In 1999, 90.6 percent of students said they have been educated about AIDS in school -- the 1991 percentage was 83.3.

Marsha Rosenbaum, director of the San Francisco office of the Lindesmith Center, a drug policy research institute says the past decade has seen a shift in sex education largely because of the AIDS epidemic. To address the reality of AIDS an abstinence-only message was replaced by programs which educated young people about safer sex and protection. "The idea that we could tell teens to be abstinent was missing an opportunity to keep them safe," she says.

Luis Fernandez, senior and yearbook editor at San Gorgonio High School in San Bernardino, California, says sex education programs in high school are "almost like being in science class."

Like Rosenbaum, Fernandez says the reality of AIDS hit home to teens. "Teens want to have sex but they don't to risk their teen years or their lives with STDs -- especially AIDS," he says.

Rosenbaum says that drug education should be modeled after sex education. "The best policy [with drug education, like sex education] is to provide as much information as possible and make sure the information is grounded in science."

Rosenbaum believes that a dangerous flaw in drug education and the Drug War message is that many programs continue with a "Just Say No" message and do not provide teens with information they could trust were they to use intoxicating substances.

"I think we have to face up to the reality that teenagers are using intoxicating substances," she says. "No more Reefer Madness -- kids can see through those kinds of scare tactics and then they discount everything adults tell them about drugs."
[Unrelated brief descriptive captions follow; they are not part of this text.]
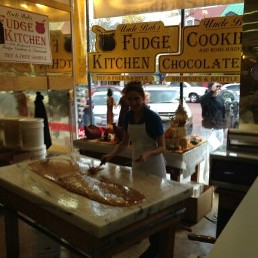 Chubs making maple fudge on a white marble table in the front of the fudge shop in downtown historic annapolis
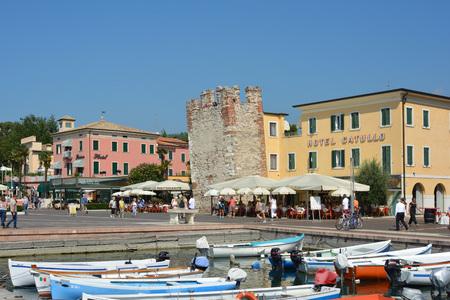 Tourists walking on coastal promenade in Bardolino on the shore of Lake Garda - Italy. Editorial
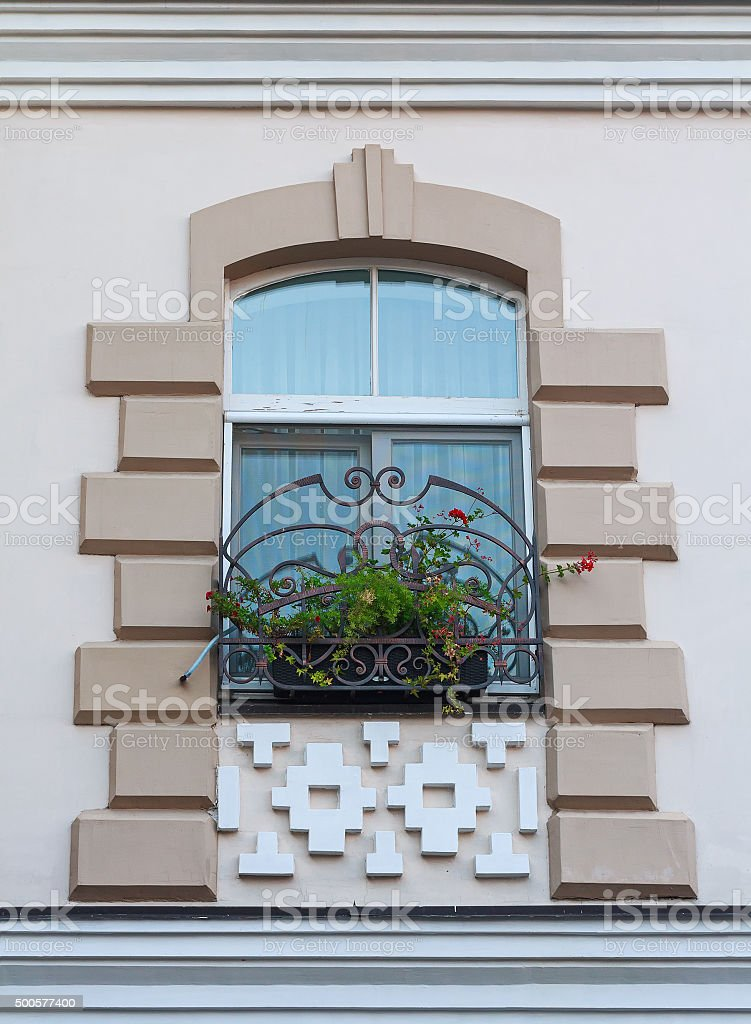 Window in a classic style and a box of flowers. Architecture stock photo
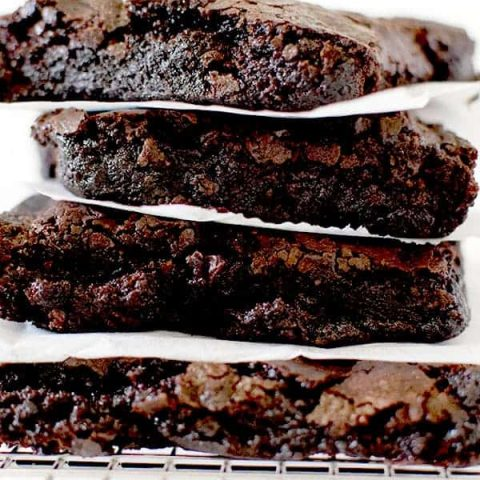 Fudge brownies stacked on a cooling rack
When asked about the increase in teen drug use through the 1990s, Dr. Laura Kann, head of research at the CDC's Division of Adolescent School Health and co-author of the CDC survey, says there are no simple solutions and that parents, schools, communities, and teens all need to be involved in drug education programs. "These programs should be involved in good science also," she says.

Rosenbaum also wants to see youth drug education programs with a basis in science.
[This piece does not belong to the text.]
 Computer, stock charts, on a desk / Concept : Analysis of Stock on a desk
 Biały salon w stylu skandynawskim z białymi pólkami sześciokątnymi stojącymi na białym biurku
Yet, despite what appears to be a clear statement that "just say no" is not effective, the federal government is moving in from another angle -- that of "get-tough" legislation with none of the nuance or educational edge Rosenbaum and others have suggested.

Beginning July 1, when the new provisions to the Higher Education Act of 1998 are implemented, college students will also begin to feel the heat of the drug war. According to the Act, students convicted of a drug offense can lose their financial aid.
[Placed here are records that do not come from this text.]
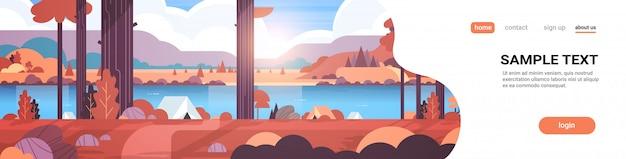 Area di campeggio tende nella foresta autunno campo concetto giornata di sole alba paesaggio natura con acqua montagne e colline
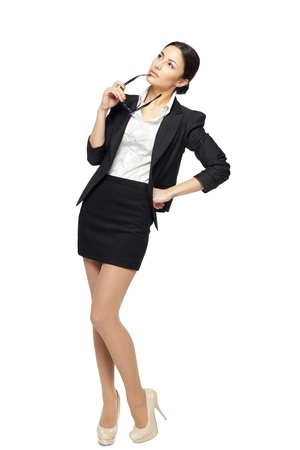 upwards: Full length of young business woman looking upwards, isolated on white background
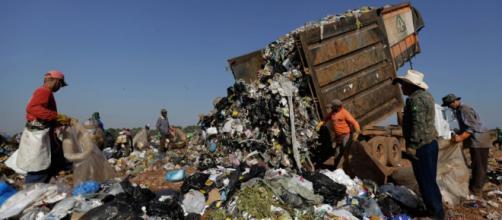 Trabalhadores se reúnem no torno de um caminhão que despeja lixo no aterro Estrutural, em Brasília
Students from at least 25 college campuses were active in a campaign to fight the provisions, yet their efforts were ultimately unsuccessful. Rep. Barney Frank's (D-MA) legislation to eliminate the financial aid provisions was defeated in the House in May.

The provisions to the Higher Education Act originally determined that students could lose their financial aid for drug convictions accrued prior to receiving aid. Now, under a new amendment enacted June 12, students can only lose their financial aid if convicted while enrolled and receiving aid.

The Drug Reform Coordination Network, a national network which works toward drug policy reform, is taking an active stance against the financial aid provisions. DRC Net Campus Coordinator Steven Silverman, who graduated from the University of Maryland earlier this month, says, "We [those who are fighting the provisions] convinced Congress to amend it."

But the new amendment to the provisions also mandates that students must answer a question regarding drug convictions on the Free Application for Student Financial Aid (FAFSA) in order to receive aid. Not only does the concession dampen the victory of the amendment, it also introduces a racist element into the application process; ethnic minorities -- often the populations most in need of aid -- have higher drug conviction rates than whites, although drug use is not necessarily higher in their communities.

"In essence," says Silverman, "it seems the Congress is trying to close the school doors and open the prison doors."